しかし、戻るかと思っていたファルドー農園と少年時代の思い出に別れを告げ、向かった風の島でガリオンは自らの運命に出会う。
とにかく細かなディテールが秀逸な作品である。少年時代を過ごした思い出の地であるファルドー農園への再訪のシーン、ベルガラス、シルク、そしてポルガラまでもが見せる普段と違う横顔などがキャラクターにさらなる深みを与えている。風の島でポルガラが見せる一面などはこれまでの彼女とはかけ離れた、愛嬌とでもいうべきものを感じさせてくれる。ストーリーラインこそ典型的と言うべきこの物語に魅力を与えて凡百のファンタジーと一線を画すのが、このキャラクター造形とディテールであることを考え合わせると、ある意味でこの四巻はそれが顕著に出ている作品だとも評価できる。

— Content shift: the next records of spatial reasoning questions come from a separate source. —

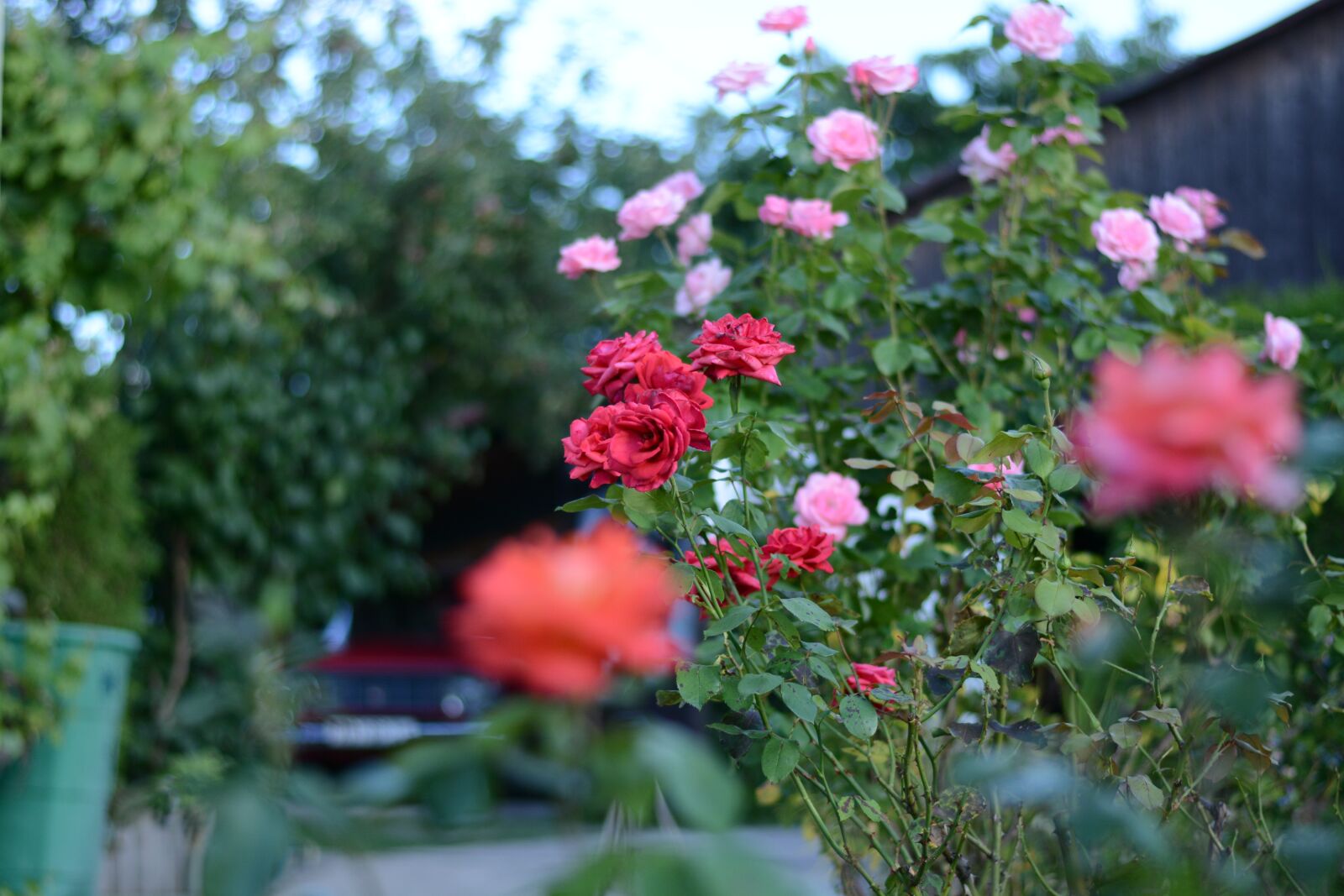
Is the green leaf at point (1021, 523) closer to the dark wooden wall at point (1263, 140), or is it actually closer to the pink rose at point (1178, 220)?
the pink rose at point (1178, 220)

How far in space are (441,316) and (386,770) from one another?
6.10m

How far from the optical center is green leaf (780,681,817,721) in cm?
124

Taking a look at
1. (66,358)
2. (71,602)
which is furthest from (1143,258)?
(71,602)

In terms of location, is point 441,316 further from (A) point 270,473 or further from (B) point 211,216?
(B) point 211,216

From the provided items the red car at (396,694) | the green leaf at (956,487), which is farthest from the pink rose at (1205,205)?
the red car at (396,694)

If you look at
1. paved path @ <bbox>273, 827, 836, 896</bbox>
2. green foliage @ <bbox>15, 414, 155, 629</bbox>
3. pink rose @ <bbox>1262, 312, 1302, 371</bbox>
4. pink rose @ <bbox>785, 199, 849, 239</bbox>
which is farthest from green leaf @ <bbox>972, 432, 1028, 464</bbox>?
green foliage @ <bbox>15, 414, 155, 629</bbox>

変化とそれらに対するそれぞれのキャラクターたちの態度や想いをきちんと描写することでそれぞれのキャラクターを肉付けするという手法はオーソドックスではあるが、それだけに誰にでも出来るものでもないのも確かである。
密かにこの巻の主役とでも言うべき、セ・ネドラの成長や活躍も大きな見所である。これまでとは違った彼女の可愛らしさも含めて、次の最終巻が楽しみでならない。